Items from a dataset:
+---+

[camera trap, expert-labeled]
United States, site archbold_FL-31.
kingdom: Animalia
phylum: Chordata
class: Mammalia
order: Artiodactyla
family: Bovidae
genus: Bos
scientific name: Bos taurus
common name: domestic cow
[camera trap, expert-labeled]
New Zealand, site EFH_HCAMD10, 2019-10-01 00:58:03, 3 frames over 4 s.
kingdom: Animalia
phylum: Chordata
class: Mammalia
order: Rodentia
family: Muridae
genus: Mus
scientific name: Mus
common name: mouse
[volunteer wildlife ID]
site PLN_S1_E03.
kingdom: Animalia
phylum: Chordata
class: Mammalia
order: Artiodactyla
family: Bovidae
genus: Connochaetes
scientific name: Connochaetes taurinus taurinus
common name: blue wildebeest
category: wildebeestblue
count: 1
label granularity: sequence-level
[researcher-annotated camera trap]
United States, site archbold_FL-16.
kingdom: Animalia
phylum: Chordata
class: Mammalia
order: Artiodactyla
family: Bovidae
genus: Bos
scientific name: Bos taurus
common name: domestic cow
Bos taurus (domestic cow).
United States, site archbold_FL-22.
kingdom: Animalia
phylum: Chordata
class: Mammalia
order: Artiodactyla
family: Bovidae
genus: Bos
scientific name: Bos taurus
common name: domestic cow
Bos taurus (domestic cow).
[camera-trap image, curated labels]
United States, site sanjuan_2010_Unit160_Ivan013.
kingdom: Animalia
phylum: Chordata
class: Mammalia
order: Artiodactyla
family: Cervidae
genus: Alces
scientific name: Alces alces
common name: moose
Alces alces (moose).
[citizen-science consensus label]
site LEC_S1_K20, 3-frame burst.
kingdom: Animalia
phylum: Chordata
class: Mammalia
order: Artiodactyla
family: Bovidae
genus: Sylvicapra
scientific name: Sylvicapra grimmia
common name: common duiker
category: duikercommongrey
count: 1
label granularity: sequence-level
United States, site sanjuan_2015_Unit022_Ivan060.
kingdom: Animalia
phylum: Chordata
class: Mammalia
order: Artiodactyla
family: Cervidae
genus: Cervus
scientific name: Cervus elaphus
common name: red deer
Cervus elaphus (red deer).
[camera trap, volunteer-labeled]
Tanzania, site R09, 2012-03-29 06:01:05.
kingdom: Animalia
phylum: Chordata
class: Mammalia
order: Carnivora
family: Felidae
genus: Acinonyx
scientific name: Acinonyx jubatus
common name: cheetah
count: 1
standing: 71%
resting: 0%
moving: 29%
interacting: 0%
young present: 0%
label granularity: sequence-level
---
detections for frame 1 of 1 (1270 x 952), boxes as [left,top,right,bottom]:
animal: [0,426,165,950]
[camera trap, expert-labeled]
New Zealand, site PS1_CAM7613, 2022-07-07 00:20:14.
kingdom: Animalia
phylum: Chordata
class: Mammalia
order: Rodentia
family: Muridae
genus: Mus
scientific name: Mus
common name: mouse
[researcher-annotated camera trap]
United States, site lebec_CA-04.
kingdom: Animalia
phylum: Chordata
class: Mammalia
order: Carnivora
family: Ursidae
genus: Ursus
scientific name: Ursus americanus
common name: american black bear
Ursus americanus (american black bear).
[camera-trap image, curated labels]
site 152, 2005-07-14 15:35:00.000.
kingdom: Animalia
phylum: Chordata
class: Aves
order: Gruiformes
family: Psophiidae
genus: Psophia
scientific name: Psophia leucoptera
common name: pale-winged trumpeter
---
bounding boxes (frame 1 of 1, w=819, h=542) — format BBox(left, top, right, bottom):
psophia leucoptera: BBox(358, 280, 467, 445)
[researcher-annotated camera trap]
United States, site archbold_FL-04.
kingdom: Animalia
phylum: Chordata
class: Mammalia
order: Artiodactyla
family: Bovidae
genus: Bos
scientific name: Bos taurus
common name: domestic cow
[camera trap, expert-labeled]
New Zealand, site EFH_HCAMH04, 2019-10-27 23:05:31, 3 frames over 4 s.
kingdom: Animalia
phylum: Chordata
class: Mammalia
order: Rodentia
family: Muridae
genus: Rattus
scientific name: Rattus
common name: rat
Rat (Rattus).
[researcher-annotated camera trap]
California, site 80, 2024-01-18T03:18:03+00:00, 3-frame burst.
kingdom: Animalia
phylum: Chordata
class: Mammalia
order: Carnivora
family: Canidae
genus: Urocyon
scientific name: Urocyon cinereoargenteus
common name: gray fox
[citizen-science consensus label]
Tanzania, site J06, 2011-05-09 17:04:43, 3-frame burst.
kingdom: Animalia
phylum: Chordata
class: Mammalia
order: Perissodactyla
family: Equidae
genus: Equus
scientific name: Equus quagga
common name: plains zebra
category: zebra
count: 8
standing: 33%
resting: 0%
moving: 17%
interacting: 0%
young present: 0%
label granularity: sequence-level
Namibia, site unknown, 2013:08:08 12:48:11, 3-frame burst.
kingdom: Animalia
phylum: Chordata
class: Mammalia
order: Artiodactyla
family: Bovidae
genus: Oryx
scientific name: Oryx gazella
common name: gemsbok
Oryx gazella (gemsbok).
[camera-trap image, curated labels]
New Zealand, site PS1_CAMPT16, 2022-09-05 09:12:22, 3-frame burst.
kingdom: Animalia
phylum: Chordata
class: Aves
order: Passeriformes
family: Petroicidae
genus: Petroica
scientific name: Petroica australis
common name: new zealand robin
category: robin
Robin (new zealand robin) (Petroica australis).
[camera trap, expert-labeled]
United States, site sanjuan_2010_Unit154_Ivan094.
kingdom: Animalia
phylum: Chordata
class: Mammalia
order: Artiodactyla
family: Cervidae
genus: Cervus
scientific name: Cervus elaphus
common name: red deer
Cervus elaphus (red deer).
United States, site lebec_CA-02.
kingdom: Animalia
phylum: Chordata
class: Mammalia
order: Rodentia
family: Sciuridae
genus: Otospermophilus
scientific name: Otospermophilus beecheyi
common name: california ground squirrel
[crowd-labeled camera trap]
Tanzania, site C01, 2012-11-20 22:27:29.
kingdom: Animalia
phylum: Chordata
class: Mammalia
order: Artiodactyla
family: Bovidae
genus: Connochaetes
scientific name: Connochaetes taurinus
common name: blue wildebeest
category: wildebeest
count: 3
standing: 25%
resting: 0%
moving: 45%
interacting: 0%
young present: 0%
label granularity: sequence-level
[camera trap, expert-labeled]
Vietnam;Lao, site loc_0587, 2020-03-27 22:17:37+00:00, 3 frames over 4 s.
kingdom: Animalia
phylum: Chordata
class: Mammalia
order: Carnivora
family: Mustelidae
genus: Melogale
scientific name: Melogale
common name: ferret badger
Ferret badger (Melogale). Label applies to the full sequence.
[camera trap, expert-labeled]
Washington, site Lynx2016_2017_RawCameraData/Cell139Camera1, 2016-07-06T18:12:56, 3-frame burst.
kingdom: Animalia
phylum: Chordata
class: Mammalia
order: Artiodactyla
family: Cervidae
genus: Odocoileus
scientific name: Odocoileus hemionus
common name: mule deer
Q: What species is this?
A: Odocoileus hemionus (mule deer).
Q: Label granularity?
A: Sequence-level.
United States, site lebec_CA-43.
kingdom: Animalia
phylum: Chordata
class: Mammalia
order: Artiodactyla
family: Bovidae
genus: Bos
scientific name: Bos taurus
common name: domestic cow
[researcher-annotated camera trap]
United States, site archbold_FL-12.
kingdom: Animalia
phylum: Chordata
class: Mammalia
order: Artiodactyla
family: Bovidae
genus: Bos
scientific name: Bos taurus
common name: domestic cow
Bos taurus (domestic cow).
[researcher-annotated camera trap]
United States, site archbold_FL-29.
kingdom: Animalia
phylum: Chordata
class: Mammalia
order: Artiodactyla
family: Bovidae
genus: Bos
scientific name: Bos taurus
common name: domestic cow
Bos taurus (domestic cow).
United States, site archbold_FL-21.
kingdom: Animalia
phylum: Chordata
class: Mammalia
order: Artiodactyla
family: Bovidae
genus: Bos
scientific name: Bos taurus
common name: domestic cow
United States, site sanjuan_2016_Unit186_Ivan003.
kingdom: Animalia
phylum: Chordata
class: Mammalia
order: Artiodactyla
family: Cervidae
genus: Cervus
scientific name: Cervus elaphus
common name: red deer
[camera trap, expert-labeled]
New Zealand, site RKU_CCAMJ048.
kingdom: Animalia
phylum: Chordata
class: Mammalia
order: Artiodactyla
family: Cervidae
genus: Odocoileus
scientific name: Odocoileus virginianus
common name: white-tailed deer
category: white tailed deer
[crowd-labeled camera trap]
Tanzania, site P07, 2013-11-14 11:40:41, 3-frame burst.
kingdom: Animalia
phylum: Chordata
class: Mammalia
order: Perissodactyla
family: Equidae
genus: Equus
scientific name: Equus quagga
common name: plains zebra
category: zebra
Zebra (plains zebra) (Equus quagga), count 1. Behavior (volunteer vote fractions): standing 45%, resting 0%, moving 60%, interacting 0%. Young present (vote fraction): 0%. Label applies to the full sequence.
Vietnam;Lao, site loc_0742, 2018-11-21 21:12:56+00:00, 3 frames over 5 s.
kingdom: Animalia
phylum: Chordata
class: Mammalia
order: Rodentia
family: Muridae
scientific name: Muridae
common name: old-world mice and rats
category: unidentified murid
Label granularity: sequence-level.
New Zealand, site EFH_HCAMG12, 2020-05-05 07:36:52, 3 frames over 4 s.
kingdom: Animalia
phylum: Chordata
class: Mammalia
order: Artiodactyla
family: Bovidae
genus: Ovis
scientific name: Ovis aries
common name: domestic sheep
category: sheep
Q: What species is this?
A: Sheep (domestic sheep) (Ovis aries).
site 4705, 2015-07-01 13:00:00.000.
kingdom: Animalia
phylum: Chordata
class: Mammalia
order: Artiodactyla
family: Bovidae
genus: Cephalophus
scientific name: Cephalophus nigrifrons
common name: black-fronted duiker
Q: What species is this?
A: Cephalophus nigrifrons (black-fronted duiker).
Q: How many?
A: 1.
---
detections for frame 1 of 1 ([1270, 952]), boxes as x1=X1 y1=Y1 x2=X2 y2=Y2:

+---+

TASK INSTRUCTIONS:
Repeat only the lines starting at the one that contains "A: Cephalophus nigrifrons" and ending at the last line above, exactly as written.

EXERCISE OUTPUT:
A: Cephalophus nigrifrons (black-fronted duiker).
Q: How many?
A: 1.
---
detections for frame 1 of 1 ([1270, 952]), boxes as x1=X1 y1=Y1 x2=X2 y2=Y2:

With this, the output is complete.